Key website page components
We did an analysis of the school community pages for the top 30 schools in the country and there were three common features that made them successful:
- Clear purpose or mission
- A description of a ‘Year In The Life’ of the school community
- A call to action
Clear purpose or mission
Tradition and school culture play a key role to help newcomers understand the purpose of your community. Without in-person contact however, these social cues are missed. Especially for parents new to the school in 2020.
Writing down your purpose and sharing that with community members is more critical than ever. The best descriptions are specific, exciting and require team work. By working together to agree your mission with key stakeholders you are also building consensus and motivation to make it happen.
Your purpose taps into that thing that all successful school communities have in common:
- being part of something bigger
- working towards a common goal
- building skills and getting better
The structure of your purpose statement
We bring together [insert who you bring together] to [what you’re going to accomplish together], so that we can [the benefits that come from being part of your school community]
We bring together parents, school staff and pupils for regular social activities, so that we can develop a trusted network of families to lean on through good and tough times.
We bring together all our school’s families for volunteering and fundraising, so that we can develop our pupils interest in social responsibility and give back to others.
We bring together families through our buddy programme, so that new families integrate quickly into our school and their new country.
We bring together parents at the school to foster a strong sense of community and raise funds to enhance the lives of the students at the school.
We bring together parents to socialise as well as raise funds for extra facilities for their sons.
We bring parents and staff together for social, educational and cultural events with aim of harnessing the skill base of the parent body.
Check out Dixie Stafford’s story on how she crafted her school’s purpose or values when she took over as Chair of the Parent Association at St Albans High School for Girls, in Hertfordshire.
Year in the Life in Your School Community
This section of your site is about inspiring your community members. It’s not just about listing various social events that you hold traditionally each year. It should work harder than that. Brainstorm with your committee to imagine the things your member will be able to do a year from now that they can’t do today. For example what:
- Have they learned from you?
- New friends have they made?
- Contributions have the made that transforms their own skills and helps to transform others?
Based on your community results and transformation:
- How many people have you helped? New parents, pupils the wider community?
- What new knowledge will your members have they didn’t have before?
- What is your fundraising target for a year from now?
Friendship and knowledge are key drivers. Your ability as an organisation to help parents get to know each other is core to cementing a sense of belonging. Opportunities for members to share knowledge deepens commitment towards your community. Examples of knowledge sharing can range to setting up non-english speaking groups, theatre groups facilitated by in-house parent experts to hosting workshops on wellbeing. January is a great time to host well being workshops!
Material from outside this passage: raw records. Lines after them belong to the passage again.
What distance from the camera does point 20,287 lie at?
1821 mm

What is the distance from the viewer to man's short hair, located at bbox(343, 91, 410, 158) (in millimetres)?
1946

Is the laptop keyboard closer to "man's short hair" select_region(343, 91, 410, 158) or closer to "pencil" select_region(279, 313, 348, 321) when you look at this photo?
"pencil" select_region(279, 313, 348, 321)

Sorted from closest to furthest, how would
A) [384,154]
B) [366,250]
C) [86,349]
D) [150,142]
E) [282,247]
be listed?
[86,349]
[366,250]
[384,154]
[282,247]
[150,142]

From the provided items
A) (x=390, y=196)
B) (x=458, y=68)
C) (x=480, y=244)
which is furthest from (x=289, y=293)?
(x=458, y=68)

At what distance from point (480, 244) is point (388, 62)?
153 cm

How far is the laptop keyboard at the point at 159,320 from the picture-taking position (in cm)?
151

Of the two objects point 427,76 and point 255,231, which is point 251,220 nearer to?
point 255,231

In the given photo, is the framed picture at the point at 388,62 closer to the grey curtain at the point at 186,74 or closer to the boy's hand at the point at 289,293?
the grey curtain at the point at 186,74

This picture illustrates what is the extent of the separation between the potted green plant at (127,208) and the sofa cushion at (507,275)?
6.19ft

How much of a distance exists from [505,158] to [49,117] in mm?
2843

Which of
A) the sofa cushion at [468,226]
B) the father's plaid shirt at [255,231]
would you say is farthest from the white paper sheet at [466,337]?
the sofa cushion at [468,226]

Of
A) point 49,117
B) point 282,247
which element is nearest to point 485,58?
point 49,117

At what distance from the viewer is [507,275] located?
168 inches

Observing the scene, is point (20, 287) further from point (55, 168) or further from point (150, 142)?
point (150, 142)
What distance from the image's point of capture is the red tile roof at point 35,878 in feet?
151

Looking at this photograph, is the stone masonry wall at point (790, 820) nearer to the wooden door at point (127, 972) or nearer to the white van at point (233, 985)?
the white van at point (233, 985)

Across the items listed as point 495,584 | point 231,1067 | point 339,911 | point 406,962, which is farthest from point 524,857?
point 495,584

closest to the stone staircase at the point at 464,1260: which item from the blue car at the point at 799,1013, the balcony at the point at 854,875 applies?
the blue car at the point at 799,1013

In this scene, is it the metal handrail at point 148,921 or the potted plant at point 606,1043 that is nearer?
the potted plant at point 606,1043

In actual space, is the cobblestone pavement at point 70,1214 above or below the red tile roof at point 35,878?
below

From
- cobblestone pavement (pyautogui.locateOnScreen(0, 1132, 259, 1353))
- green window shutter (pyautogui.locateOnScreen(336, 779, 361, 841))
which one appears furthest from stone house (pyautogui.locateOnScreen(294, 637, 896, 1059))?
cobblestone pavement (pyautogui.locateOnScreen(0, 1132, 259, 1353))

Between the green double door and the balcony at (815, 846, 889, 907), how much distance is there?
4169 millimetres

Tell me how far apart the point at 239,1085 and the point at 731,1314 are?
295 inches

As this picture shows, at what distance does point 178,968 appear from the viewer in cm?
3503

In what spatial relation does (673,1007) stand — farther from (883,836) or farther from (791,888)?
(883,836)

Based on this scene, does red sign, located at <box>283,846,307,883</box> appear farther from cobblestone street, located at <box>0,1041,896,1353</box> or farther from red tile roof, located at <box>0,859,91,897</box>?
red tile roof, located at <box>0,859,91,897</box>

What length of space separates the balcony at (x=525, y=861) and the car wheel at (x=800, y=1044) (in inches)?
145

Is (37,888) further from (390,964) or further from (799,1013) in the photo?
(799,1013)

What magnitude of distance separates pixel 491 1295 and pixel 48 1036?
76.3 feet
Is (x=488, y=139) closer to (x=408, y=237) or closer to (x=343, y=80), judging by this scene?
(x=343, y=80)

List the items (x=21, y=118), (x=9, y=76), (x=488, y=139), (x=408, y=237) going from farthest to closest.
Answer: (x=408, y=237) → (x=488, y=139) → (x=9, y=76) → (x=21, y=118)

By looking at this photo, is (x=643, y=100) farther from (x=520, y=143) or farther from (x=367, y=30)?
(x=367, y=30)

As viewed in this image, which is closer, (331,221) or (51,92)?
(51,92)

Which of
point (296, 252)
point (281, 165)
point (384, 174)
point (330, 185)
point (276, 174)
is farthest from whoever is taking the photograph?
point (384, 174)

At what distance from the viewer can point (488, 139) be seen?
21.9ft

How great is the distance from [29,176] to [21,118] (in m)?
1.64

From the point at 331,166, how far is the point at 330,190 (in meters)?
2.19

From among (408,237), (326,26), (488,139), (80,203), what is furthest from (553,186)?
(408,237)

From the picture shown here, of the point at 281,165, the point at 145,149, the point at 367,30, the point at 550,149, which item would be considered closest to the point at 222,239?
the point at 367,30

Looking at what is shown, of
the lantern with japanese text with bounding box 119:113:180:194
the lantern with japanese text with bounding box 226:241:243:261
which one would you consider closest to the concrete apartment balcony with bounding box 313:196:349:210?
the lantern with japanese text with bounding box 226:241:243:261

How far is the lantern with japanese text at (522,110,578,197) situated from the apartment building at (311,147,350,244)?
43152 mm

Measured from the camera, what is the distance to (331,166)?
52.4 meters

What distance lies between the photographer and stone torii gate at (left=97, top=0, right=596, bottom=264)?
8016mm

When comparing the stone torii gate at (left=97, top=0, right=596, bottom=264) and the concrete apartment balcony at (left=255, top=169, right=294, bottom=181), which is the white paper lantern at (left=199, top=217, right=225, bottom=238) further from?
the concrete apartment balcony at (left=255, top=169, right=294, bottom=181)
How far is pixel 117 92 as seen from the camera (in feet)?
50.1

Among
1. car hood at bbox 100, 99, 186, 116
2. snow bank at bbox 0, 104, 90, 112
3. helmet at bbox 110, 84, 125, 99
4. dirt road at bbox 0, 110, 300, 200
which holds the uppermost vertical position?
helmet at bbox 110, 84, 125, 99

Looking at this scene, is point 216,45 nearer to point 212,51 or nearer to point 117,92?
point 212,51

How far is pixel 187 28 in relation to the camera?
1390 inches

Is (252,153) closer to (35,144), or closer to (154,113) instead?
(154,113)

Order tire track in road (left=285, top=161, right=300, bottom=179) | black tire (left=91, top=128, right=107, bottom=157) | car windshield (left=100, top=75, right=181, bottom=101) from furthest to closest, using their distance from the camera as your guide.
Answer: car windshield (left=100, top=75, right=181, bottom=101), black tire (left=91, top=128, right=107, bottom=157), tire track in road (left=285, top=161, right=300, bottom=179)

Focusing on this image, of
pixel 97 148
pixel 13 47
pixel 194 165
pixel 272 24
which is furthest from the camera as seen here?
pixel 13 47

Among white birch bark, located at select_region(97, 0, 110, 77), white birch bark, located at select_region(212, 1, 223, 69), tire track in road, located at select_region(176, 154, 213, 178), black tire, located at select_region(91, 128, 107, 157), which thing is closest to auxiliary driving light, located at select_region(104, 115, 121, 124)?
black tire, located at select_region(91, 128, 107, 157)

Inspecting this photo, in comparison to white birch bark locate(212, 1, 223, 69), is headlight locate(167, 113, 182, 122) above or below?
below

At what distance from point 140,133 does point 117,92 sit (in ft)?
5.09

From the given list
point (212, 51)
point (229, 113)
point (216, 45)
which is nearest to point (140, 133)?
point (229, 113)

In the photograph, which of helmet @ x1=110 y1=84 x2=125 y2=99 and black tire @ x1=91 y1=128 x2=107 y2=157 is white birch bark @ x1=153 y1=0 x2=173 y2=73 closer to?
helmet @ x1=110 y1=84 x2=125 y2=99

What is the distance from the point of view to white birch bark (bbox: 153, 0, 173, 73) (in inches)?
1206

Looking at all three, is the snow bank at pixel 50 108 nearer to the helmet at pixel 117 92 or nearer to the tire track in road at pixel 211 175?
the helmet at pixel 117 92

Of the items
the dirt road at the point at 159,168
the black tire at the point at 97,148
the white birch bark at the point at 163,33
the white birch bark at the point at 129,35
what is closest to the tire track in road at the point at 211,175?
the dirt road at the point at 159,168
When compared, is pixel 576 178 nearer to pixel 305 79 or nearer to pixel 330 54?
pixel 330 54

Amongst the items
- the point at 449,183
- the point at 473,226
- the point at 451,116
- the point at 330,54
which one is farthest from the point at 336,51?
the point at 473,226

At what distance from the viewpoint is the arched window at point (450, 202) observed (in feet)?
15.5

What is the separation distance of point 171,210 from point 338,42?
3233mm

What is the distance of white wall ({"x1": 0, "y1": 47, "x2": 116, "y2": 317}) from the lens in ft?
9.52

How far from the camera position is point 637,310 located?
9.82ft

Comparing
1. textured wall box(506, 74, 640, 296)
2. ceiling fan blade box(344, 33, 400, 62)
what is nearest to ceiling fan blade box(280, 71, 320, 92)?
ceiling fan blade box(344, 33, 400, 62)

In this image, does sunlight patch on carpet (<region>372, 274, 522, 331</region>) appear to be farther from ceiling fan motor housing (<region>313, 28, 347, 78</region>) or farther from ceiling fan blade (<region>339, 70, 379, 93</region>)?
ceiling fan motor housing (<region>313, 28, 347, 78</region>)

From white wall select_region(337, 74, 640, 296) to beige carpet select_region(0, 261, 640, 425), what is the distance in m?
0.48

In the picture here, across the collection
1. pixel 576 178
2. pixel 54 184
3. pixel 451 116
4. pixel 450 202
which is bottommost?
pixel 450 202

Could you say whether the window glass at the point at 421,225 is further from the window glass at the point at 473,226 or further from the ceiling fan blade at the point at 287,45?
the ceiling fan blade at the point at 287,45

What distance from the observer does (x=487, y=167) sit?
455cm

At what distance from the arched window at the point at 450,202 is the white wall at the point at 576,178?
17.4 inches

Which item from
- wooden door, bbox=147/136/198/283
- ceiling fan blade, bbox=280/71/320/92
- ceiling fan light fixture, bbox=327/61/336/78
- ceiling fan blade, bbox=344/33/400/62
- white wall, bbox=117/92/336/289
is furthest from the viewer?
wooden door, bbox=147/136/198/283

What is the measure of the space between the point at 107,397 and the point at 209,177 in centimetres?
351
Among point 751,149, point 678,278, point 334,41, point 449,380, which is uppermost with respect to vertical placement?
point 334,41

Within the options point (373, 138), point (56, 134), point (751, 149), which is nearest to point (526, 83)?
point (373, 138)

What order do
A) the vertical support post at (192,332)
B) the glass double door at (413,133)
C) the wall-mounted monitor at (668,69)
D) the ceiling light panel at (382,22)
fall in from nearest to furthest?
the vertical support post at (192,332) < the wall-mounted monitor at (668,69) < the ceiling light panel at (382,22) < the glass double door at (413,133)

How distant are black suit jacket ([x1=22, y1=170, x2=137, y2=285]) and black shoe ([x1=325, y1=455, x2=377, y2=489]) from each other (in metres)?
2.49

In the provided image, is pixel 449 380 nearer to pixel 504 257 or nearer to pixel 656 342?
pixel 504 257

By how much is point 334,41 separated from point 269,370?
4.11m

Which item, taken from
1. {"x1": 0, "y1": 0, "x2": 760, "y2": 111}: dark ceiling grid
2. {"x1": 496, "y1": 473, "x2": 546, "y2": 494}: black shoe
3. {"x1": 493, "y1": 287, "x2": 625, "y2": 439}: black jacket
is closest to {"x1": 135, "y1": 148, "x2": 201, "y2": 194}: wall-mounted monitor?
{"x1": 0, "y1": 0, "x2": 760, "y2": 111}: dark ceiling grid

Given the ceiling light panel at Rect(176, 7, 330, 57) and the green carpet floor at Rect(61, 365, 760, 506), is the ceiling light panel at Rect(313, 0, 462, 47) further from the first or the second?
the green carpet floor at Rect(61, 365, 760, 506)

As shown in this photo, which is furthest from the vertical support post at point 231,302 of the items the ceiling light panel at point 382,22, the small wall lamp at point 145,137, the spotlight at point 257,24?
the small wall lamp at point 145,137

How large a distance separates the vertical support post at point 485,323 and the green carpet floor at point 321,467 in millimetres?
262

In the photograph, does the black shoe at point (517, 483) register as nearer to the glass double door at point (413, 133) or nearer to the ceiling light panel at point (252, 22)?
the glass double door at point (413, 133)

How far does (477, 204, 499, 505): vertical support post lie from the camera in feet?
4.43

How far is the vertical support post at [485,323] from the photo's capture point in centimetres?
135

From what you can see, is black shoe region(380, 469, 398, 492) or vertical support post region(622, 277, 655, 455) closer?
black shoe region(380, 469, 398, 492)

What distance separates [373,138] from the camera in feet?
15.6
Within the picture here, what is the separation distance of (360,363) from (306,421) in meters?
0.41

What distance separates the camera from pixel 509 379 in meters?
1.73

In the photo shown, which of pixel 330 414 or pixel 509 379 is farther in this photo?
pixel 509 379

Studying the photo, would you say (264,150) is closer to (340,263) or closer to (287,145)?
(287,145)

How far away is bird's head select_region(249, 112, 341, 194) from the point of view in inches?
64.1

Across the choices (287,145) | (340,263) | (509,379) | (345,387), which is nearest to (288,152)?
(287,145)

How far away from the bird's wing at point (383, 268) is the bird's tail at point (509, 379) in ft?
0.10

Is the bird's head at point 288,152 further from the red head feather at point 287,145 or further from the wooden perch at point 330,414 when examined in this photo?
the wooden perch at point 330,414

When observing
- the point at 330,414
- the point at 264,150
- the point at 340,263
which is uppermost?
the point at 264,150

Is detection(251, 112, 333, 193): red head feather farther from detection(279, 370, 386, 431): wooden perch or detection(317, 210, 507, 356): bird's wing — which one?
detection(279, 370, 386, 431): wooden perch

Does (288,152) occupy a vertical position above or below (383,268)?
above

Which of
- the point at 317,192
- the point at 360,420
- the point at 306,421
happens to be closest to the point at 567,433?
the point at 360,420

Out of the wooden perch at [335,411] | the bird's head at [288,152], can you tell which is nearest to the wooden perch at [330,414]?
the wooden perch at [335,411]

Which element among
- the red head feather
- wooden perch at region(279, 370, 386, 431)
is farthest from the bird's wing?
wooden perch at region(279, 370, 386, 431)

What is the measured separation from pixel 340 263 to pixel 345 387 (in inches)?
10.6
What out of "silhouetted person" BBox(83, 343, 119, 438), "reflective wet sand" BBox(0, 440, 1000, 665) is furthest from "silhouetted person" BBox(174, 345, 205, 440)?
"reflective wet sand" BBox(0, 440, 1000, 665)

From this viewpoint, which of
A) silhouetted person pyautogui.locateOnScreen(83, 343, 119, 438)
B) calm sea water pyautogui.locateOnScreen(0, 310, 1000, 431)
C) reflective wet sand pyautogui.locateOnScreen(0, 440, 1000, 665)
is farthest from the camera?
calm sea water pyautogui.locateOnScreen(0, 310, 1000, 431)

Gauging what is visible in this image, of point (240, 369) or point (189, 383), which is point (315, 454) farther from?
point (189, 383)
Once you have agreed on the kind of results you want to see, ideally plan a theme for each month of your school year to paint a picture to prospective members about the year ahead.
Here is a link to an example of monthly calendar of some typical events. We recommend brainstorming double the number you want to host and then return to your purpose to see which of these best meet your criteria.
Listen to our podcast with Charlotte Bullock of Latimer Upper School who has had great success with community interest groups.
Call to Action
Commonly school website pages will have an email address for your association or council. Typically with the school’s (or your charity) domain included. And of course a link to your Classlist Community. Go to your Classlist invitation page and copy the link to your school’s community site. Here is a link if you wish to add any Classlist logos to your page.
Last week we covered welcome posts. So make sure your personalised welcome post reflects your community’s up to date purpose.